Purpose: Although radiotherapy is a common treatment option for all kinds of cancer patients, including ovarian cancer, a major obstacle limiting its application in the development of resistance. Therefore, it is urgently needed to clarify the mechanism of radiosensitivity modulation.
Materials and Methods: We obtained open datasets and analyzed the expression of collagen type XI alpha 1 (COL11A1) in ovarian cancer patients with different stages. Meanwhile, the correlation of COL11A1 and survival outcomes is determined by Kaplan-Meier analysis. The role of COL11A1 in cell proliferation was observed in an in vitro knockdown system. SKOV3 radioresistant cells were established to determine the role of COL11A1 on radioresistant in ovarian cancer.

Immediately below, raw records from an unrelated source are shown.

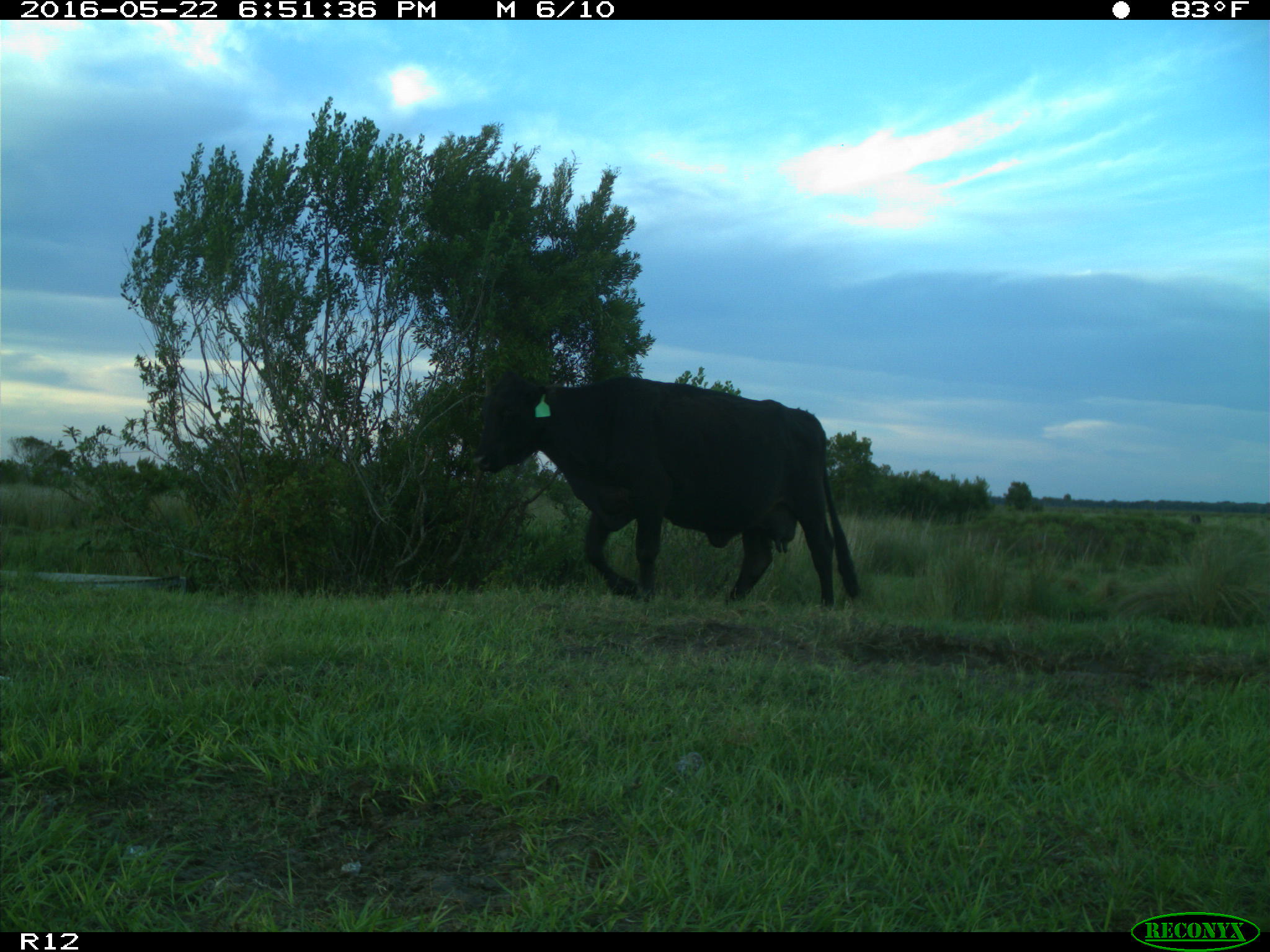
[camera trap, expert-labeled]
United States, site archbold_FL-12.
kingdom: Animalia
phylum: Chordata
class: Mammalia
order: Artiodactyla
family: Bovidae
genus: Bos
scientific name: Bos taurus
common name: domestic cow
Bos taurus (domestic cow).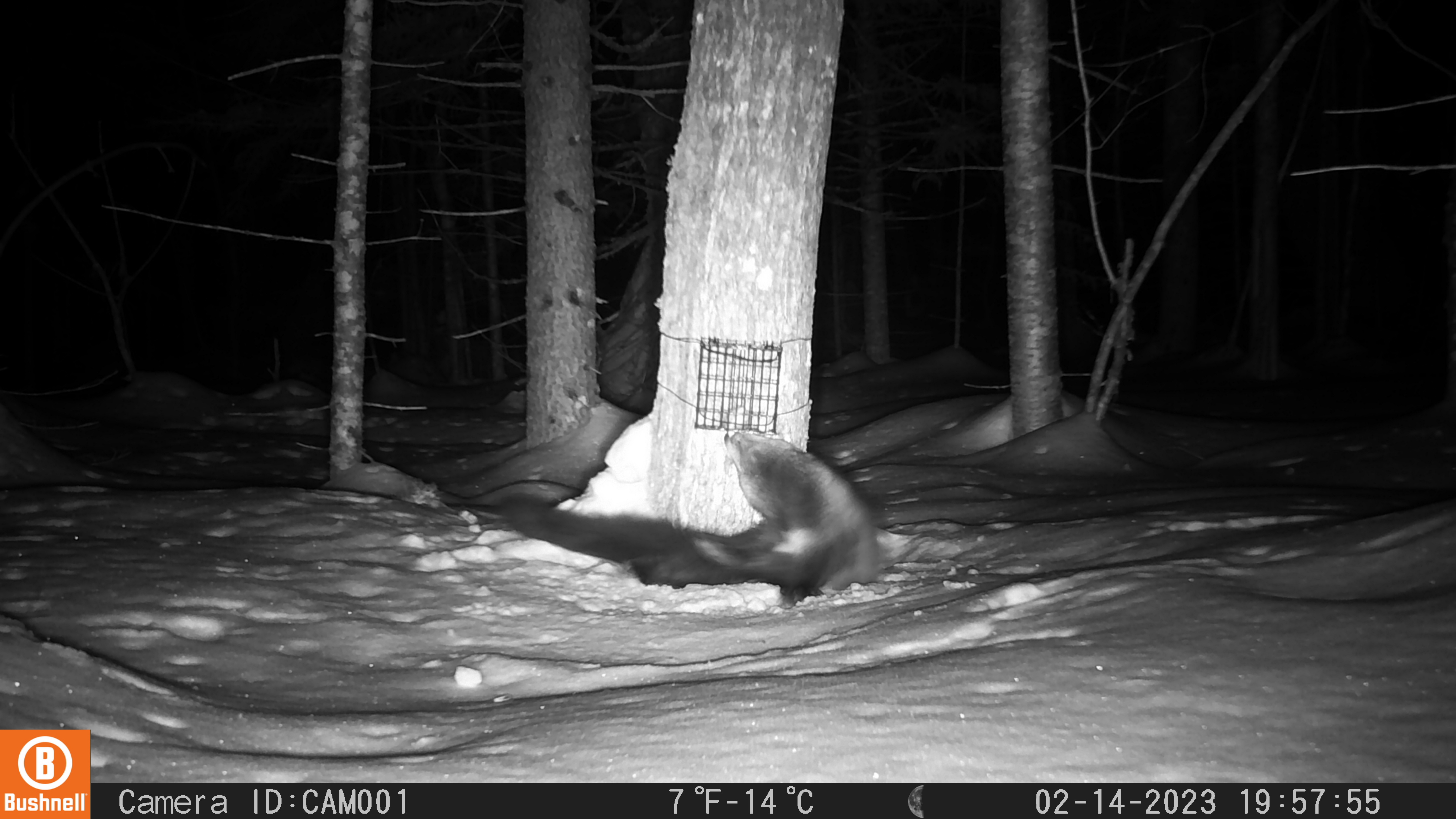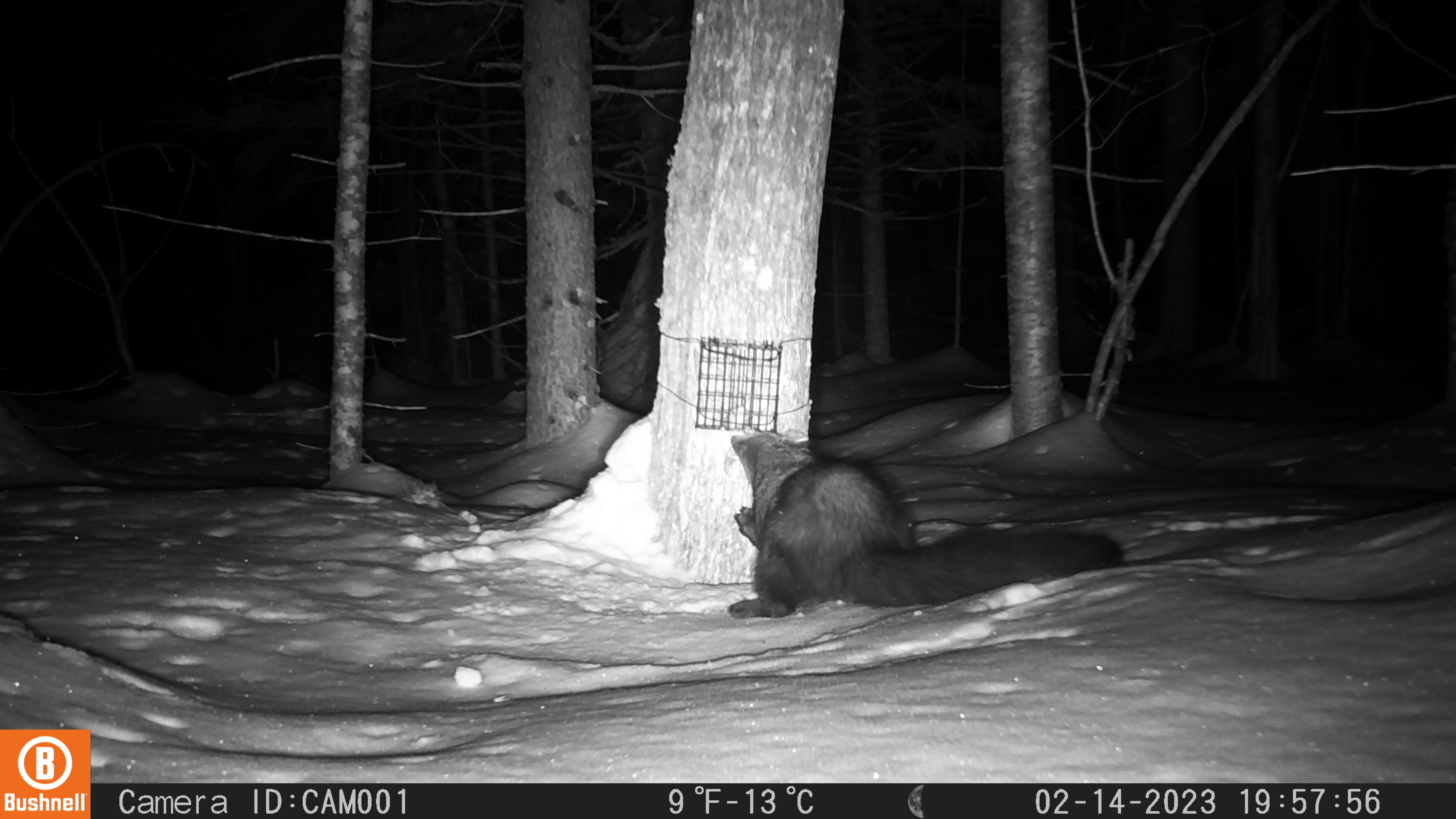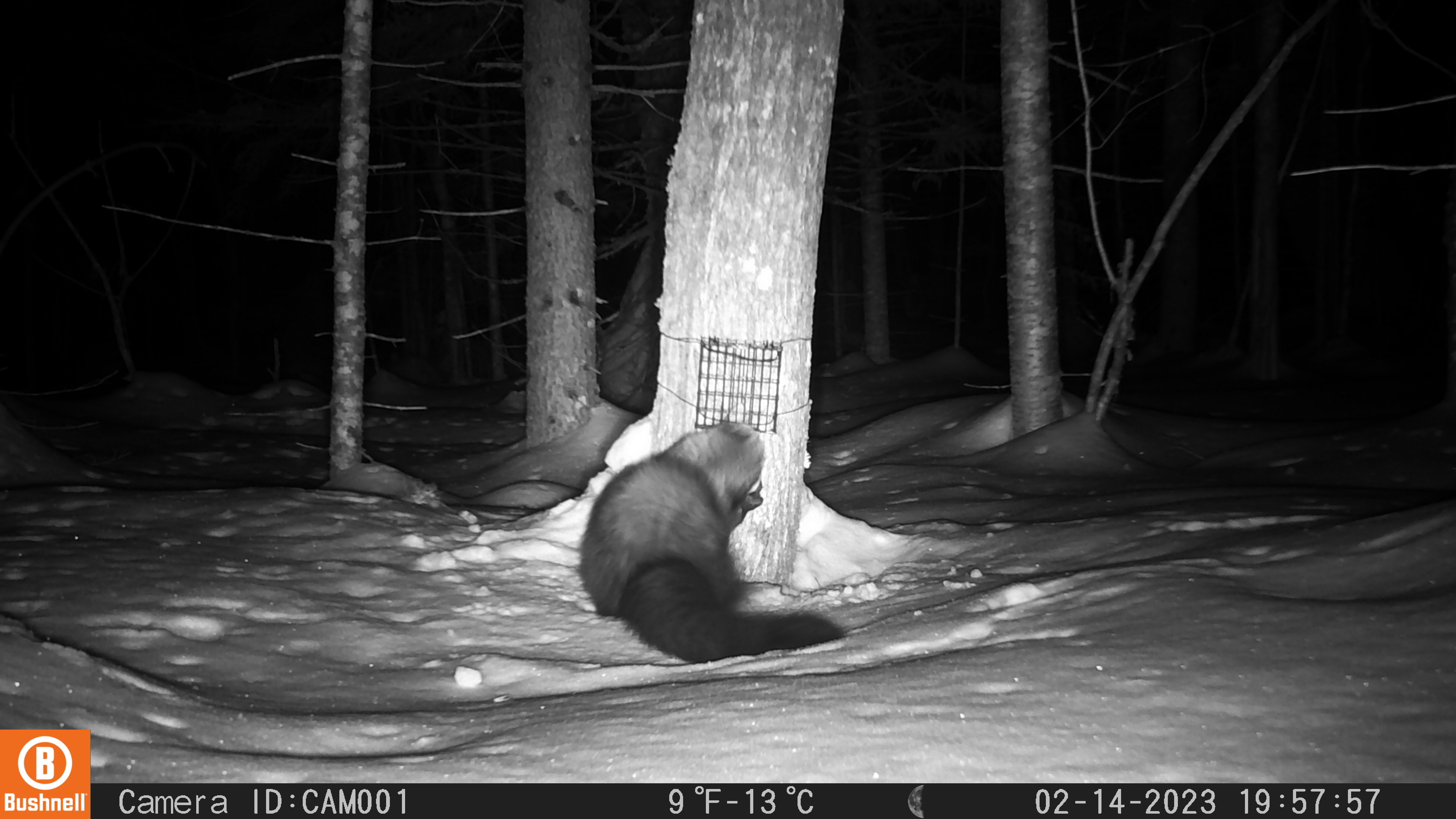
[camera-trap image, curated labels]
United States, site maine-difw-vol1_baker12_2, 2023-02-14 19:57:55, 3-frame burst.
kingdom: Animalia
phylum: Chordata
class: Mammalia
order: Carnivora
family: Mustelidae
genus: Pekania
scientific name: Pekania pennanti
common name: fisher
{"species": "fisher (Pekania pennanti)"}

Results and Discussion: COL11A1 were highly enriched in late-stage ovarian cancer tumor tissues and negatively correlated with survival outcomes in ovarian cancer. The functional analysis found that COL11A1 promoted ovarian cancer cell proliferation in vitro. Importantly, COL11A1 decreased radiosensitivity in ovarian cancer by AKT activation. Paired related homeobox 1 (PRRX1) acted as an upstream transcription factor to regulate COL11A1 expression in ovarian cancer. Increased COL11A1 expression is related to low survival outcomes and radiosensitivity in ovarian cancer.
Conclusions: Targeting COL11A1 is a promising strategy for improving radiotherapy efficiency.